A song, “Stranger on the Shore,” was popular on the radio at the time. I identified with it, but if I sang it at all, it was very quiet or only to myself.
Here I stand, watching the tide go out, So all alone and blue, just dreaming dreams of you. I watched your ship as it sailed out to sea Taking all my dreams and taking all of me.
By the time I reached the ending question of the lyrics, I usually wept.
Why, oh why, must I go on like this? Shall I just be a lonely Stranger on the shore?"
I hear my mother singing a Hank Williams song in her apartment above the study where I write.
Hear that lonesome whippoorwill He sounds too blue to fly. That midnight train is whining low. I'm so lonesome I could cry.
Mom can sing a sad song and not sound sorrowful. That’s because she never gets lonely, she told me. Mercy. I could cry right now just thinking of the rest of the lyrics.
I've never seen a night so long When time goes crawling by. The moon just went behind the clouds To hide its face and cry.
I’m sure Mom would be surprised if I told her now the depth of my sadness when I walked in to my first seventh-grade classroom. When all the students were seated, the teacher asked some personal questions like, “What elementary school did you attend?,” and “Is your father the ‘Doctor’ Fields?” The one directed to me was, “Where are you from?”
“Lebanon, Tennessee,” I said, “about thirty miles northeast of Nashville.”
She smiled, kids snickered, some even mimicking. I sank. After that moment, my conversation was limited to required responses for the four months I attended Mill Valley Junior High.
I remember talking to only one other student, a girl who ate lunch with me. Everyone brought lunch from home. We sat on benches in a courtyard outside unless it was raining, and then we ate in our classrooms. To this day, I wonder why that particular girl chose me. I don’t remember her name.
Teachers seemed unapproachable. When my math teacher found out I was leaving for another school during the Christmas break, she said, “That’s why I don’t like you seminary kids. You’re always leaving.”
***
Lately the moon has been spectacular. The December moon phases were brighter than usual, placed against that backdrop of a shade slightly deeper and more shimmering than Sherwin Williams’ Moscow Night.
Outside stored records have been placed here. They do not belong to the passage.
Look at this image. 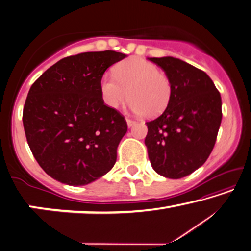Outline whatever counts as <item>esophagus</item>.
<instances>
[{"instance_id":"34e87169","label":"esophagus","mask_w":251,"mask_h":251,"mask_svg":"<svg viewBox=\"0 0 251 251\" xmlns=\"http://www.w3.org/2000/svg\"><path fill=\"white\" fill-rule=\"evenodd\" d=\"M126 122H127V125H128V127H132L137 123L136 121H134V119H130V118H127Z\"/></svg>"}]
</instances>
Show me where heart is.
<instances>
[{"mask_svg": "<svg viewBox=\"0 0 251 251\" xmlns=\"http://www.w3.org/2000/svg\"><path fill=\"white\" fill-rule=\"evenodd\" d=\"M170 78L154 63L141 57H132L119 63L115 76L103 75L100 80V92L103 102L110 108H118L130 98L129 107L137 114L149 117L158 116L166 109L171 98Z\"/></svg>", "mask_w": 251, "mask_h": 251, "instance_id": "b5f03b06", "label": "heart"}]
</instances>
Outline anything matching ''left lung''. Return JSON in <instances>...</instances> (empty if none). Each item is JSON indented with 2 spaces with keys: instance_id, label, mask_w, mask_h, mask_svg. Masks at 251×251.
I'll list each match as a JSON object with an SVG mask.
<instances>
[{
  "instance_id": "8db88e82",
  "label": "left lung",
  "mask_w": 251,
  "mask_h": 251,
  "mask_svg": "<svg viewBox=\"0 0 251 251\" xmlns=\"http://www.w3.org/2000/svg\"><path fill=\"white\" fill-rule=\"evenodd\" d=\"M149 59L166 72L173 87L166 110L147 122L149 159L159 175L179 179L211 154L221 125V96L204 71L169 56Z\"/></svg>"
}]
</instances>
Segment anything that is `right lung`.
<instances>
[{
	"label": "right lung",
	"mask_w": 251,
	"mask_h": 251,
	"mask_svg": "<svg viewBox=\"0 0 251 251\" xmlns=\"http://www.w3.org/2000/svg\"><path fill=\"white\" fill-rule=\"evenodd\" d=\"M125 57L114 50L71 55L33 82L22 122L33 156L51 178L82 186L114 167L127 123L103 102L100 80Z\"/></svg>",
	"instance_id": "obj_1"
}]
</instances>
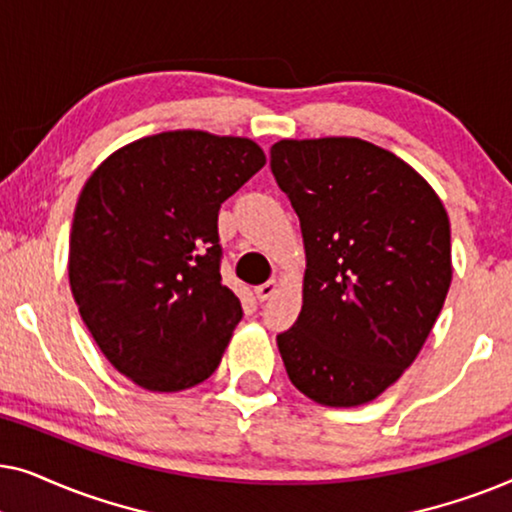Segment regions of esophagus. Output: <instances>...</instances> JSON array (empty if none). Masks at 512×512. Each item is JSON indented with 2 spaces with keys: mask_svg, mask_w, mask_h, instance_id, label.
Listing matches in <instances>:
<instances>
[{
  "mask_svg": "<svg viewBox=\"0 0 512 512\" xmlns=\"http://www.w3.org/2000/svg\"><path fill=\"white\" fill-rule=\"evenodd\" d=\"M277 291V282H275V279H270V282H265V284H261V286H256V289H254V293H256V298L258 300H261V303H263V300H268V298H272V293H275Z\"/></svg>",
  "mask_w": 512,
  "mask_h": 512,
  "instance_id": "obj_1",
  "label": "esophagus"
}]
</instances>
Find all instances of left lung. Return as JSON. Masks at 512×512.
I'll return each mask as SVG.
<instances>
[{"label": "left lung", "mask_w": 512, "mask_h": 512, "mask_svg": "<svg viewBox=\"0 0 512 512\" xmlns=\"http://www.w3.org/2000/svg\"><path fill=\"white\" fill-rule=\"evenodd\" d=\"M270 170L303 230V310L277 347L307 398L354 408L417 359L452 282L450 219L408 163L356 137L282 139Z\"/></svg>", "instance_id": "1"}]
</instances>
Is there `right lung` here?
I'll return each instance as SVG.
<instances>
[{
	"label": "right lung",
	"mask_w": 512,
	"mask_h": 512,
	"mask_svg": "<svg viewBox=\"0 0 512 512\" xmlns=\"http://www.w3.org/2000/svg\"><path fill=\"white\" fill-rule=\"evenodd\" d=\"M265 165L247 137L174 130L137 139L83 186L69 233V286L118 373L181 391L219 368L242 319L221 282L219 209Z\"/></svg>",
	"instance_id": "add662e5"
}]
</instances>
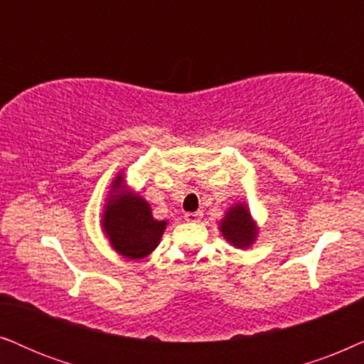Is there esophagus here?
Listing matches in <instances>:
<instances>
[{
	"mask_svg": "<svg viewBox=\"0 0 364 364\" xmlns=\"http://www.w3.org/2000/svg\"><path fill=\"white\" fill-rule=\"evenodd\" d=\"M201 213L200 211H196V213H186L185 215V220L186 221H190V223H198L201 220Z\"/></svg>",
	"mask_w": 364,
	"mask_h": 364,
	"instance_id": "34e87169",
	"label": "esophagus"
}]
</instances>
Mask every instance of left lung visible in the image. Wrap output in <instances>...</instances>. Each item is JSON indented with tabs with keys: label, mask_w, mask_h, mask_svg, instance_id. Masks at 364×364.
Instances as JSON below:
<instances>
[{
	"label": "left lung",
	"mask_w": 364,
	"mask_h": 364,
	"mask_svg": "<svg viewBox=\"0 0 364 364\" xmlns=\"http://www.w3.org/2000/svg\"><path fill=\"white\" fill-rule=\"evenodd\" d=\"M220 230L223 236L236 248H250L258 235V228L251 220L250 210L245 205L231 206L221 220Z\"/></svg>",
	"instance_id": "left-lung-1"
}]
</instances>
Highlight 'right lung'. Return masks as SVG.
Wrapping results in <instances>:
<instances>
[{"label":"right lung","instance_id":"obj_1","mask_svg":"<svg viewBox=\"0 0 364 364\" xmlns=\"http://www.w3.org/2000/svg\"><path fill=\"white\" fill-rule=\"evenodd\" d=\"M106 211L103 228L113 248L128 259L148 256L159 245L166 221L154 220L148 201L126 190L123 176H116Z\"/></svg>","mask_w":364,"mask_h":364}]
</instances>
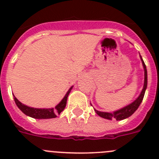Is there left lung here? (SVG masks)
<instances>
[{
	"mask_svg": "<svg viewBox=\"0 0 159 159\" xmlns=\"http://www.w3.org/2000/svg\"><path fill=\"white\" fill-rule=\"evenodd\" d=\"M139 57L140 59H141L142 64H143V70H144V84H143V88L141 93L138 96L137 99H134L132 102L127 104V106L123 107L120 108V109H118L116 111H114L112 112L99 111L96 110V109H94L95 113L99 116H100L101 118L108 119V120H112V119H116L117 121L123 120V119H127V118L132 116L136 111L138 108H139V105L141 104L142 101L143 99V97H144V95H145L146 90H147V67H146L145 63H144L143 58H142L141 55H139ZM91 105H92V103H91Z\"/></svg>",
	"mask_w": 159,
	"mask_h": 159,
	"instance_id": "1",
	"label": "left lung"
}]
</instances>
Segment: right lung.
Returning a JSON list of instances; mask_svg holds the SVG:
<instances>
[{
	"mask_svg": "<svg viewBox=\"0 0 159 159\" xmlns=\"http://www.w3.org/2000/svg\"><path fill=\"white\" fill-rule=\"evenodd\" d=\"M73 86L68 89L67 93L65 94L64 97L62 99V100L59 102L58 104L55 107L52 108H35L27 106V105L24 104L21 102H20L17 99H16L15 95L14 96V101L16 102V106L18 107L20 110L25 115L27 116L32 117L33 119H53V118L57 117V115L60 114L65 108L66 104H67V96L71 92V89H72Z\"/></svg>",
	"mask_w": 159,
	"mask_h": 159,
	"instance_id": "1",
	"label": "right lung"
}]
</instances>
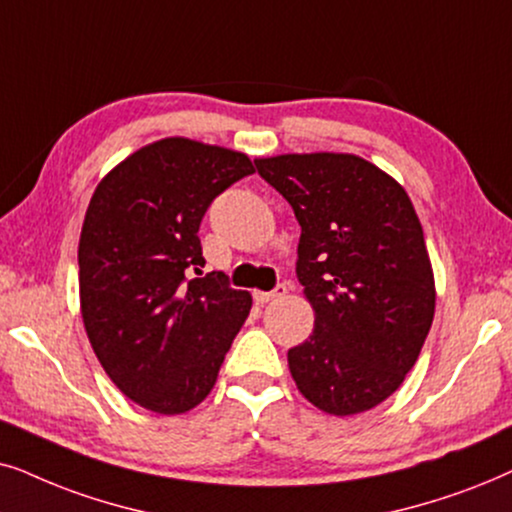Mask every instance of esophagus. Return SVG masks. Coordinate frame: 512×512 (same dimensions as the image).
Instances as JSON below:
<instances>
[{
    "label": "esophagus",
    "mask_w": 512,
    "mask_h": 512,
    "mask_svg": "<svg viewBox=\"0 0 512 512\" xmlns=\"http://www.w3.org/2000/svg\"><path fill=\"white\" fill-rule=\"evenodd\" d=\"M285 292H288V285L285 283H278L274 290H269V292H255V302L257 304H267V302H274V299H281V297H285Z\"/></svg>",
    "instance_id": "esophagus-1"
}]
</instances>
One late December night, Dixie and I took to the front yard for the last potty opportunity before bed. The moon was full and far away. My pup padded around as far as the leash and a few of my steps would take her. I watched the moon.
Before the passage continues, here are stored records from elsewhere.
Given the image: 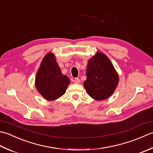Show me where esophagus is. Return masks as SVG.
<instances>
[{"label":"esophagus","mask_w":153,"mask_h":153,"mask_svg":"<svg viewBox=\"0 0 153 153\" xmlns=\"http://www.w3.org/2000/svg\"><path fill=\"white\" fill-rule=\"evenodd\" d=\"M80 82V80L79 79V78H75L74 80V82L75 84H79Z\"/></svg>","instance_id":"obj_1"}]
</instances>
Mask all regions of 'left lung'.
<instances>
[{
	"label": "left lung",
	"mask_w": 153,
	"mask_h": 153,
	"mask_svg": "<svg viewBox=\"0 0 153 153\" xmlns=\"http://www.w3.org/2000/svg\"><path fill=\"white\" fill-rule=\"evenodd\" d=\"M86 76L84 82L85 88L89 96L97 100H102L110 96L119 80L110 59L98 52L89 60Z\"/></svg>",
	"instance_id": "8db88e82"
}]
</instances>
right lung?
Masks as SVG:
<instances>
[{
  "instance_id": "1",
  "label": "right lung",
  "mask_w": 153,
  "mask_h": 153,
  "mask_svg": "<svg viewBox=\"0 0 153 153\" xmlns=\"http://www.w3.org/2000/svg\"><path fill=\"white\" fill-rule=\"evenodd\" d=\"M69 83V79L61 73L53 54H47L36 75V86L39 92L46 100H54L65 94Z\"/></svg>"
}]
</instances>
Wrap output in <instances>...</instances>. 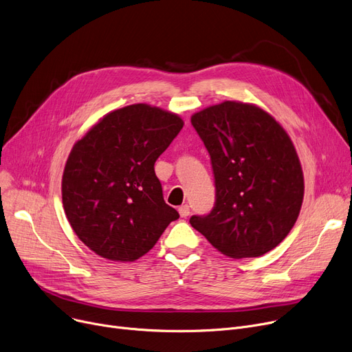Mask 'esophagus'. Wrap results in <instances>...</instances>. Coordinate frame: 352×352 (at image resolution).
<instances>
[{
	"mask_svg": "<svg viewBox=\"0 0 352 352\" xmlns=\"http://www.w3.org/2000/svg\"><path fill=\"white\" fill-rule=\"evenodd\" d=\"M178 212H179V215L182 217V218H187L188 215H190V207L186 204V206H181L179 208H178Z\"/></svg>",
	"mask_w": 352,
	"mask_h": 352,
	"instance_id": "obj_1",
	"label": "esophagus"
}]
</instances>
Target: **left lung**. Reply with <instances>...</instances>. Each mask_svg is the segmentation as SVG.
<instances>
[{
	"mask_svg": "<svg viewBox=\"0 0 352 352\" xmlns=\"http://www.w3.org/2000/svg\"><path fill=\"white\" fill-rule=\"evenodd\" d=\"M191 124L210 153L215 206L190 224L231 258L260 256L288 235L300 215L304 175L285 129L254 104L224 101Z\"/></svg>",
	"mask_w": 352,
	"mask_h": 352,
	"instance_id": "obj_1",
	"label": "left lung"
}]
</instances>
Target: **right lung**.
Masks as SVG:
<instances>
[{"label": "right lung", "instance_id": "add662e5", "mask_svg": "<svg viewBox=\"0 0 352 352\" xmlns=\"http://www.w3.org/2000/svg\"><path fill=\"white\" fill-rule=\"evenodd\" d=\"M184 121L148 104L104 116L76 142L63 174V206L81 241L111 261H135L179 214L165 204L154 164Z\"/></svg>", "mask_w": 352, "mask_h": 352}]
</instances>
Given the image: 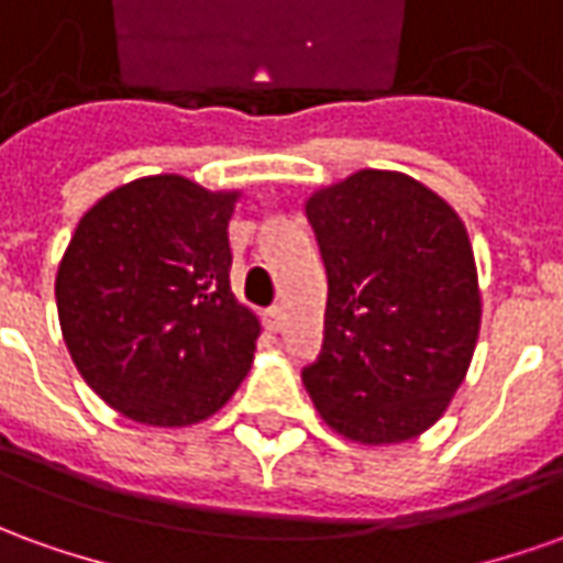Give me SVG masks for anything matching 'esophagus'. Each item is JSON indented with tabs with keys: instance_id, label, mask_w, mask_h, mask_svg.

A few lonesome spells always seem to hit me around the holidays. For some reason, I started humming Stranger on the Shore. I remembered that feeling of being disconnected and unwanted, a totally invalid emotion for all the joy and family around me.
Then I remembered a song the Mill Valley Junior High Chorus sang that December, one day before my last day at Mill Valley Junior High. We walked, in a group, from hall to hall. Our school had no cafeteria and no auditorium of any kind.
I loved chorus. No one talked about my Southern accent there. We just sang. Mr. Stahlmann, our director, asked me to sing one verse of our selection alone–a solo, a capella. My heart beat almost out of my chest as I wondered why he chose me for this part, but I knew I could sing well.
This song, No Candle Was There and No Fire, was old and strange. I researched two of the antique words of the song. Between kine and effulgence, effulgence was my favorite.
We hadn’t practiced in the halls and I was mesmerized by the echo of my own voice filling one long, lonely space.
But the moon gave a radiance divine, And the stars an effulgence bright. And the only sound to be heard Was the lowing of kine in the night And the sighing of wind in the trees, and the flapping of angel wings.
The next day, that last day before we moved from Mill Valley, kids in my home room whispered and looked at me. Finally, one boy asked from across several rows of desks, “Was that you, you know, singing real high?”
“Yes,” I said, not daring to meet his eyes for long.
“Well, it was real good,” he said.
One by one, ten or so of the other classmates joined in. “That was so pretty,” “I wish I could sing like that,” and “Man, you sounded like you were far away.”
The last girl to comment said, “But I could still hear your accent.”
I thought, “Yeah, and I was far away, but you can’t take this away from me– I was effulgence bright.”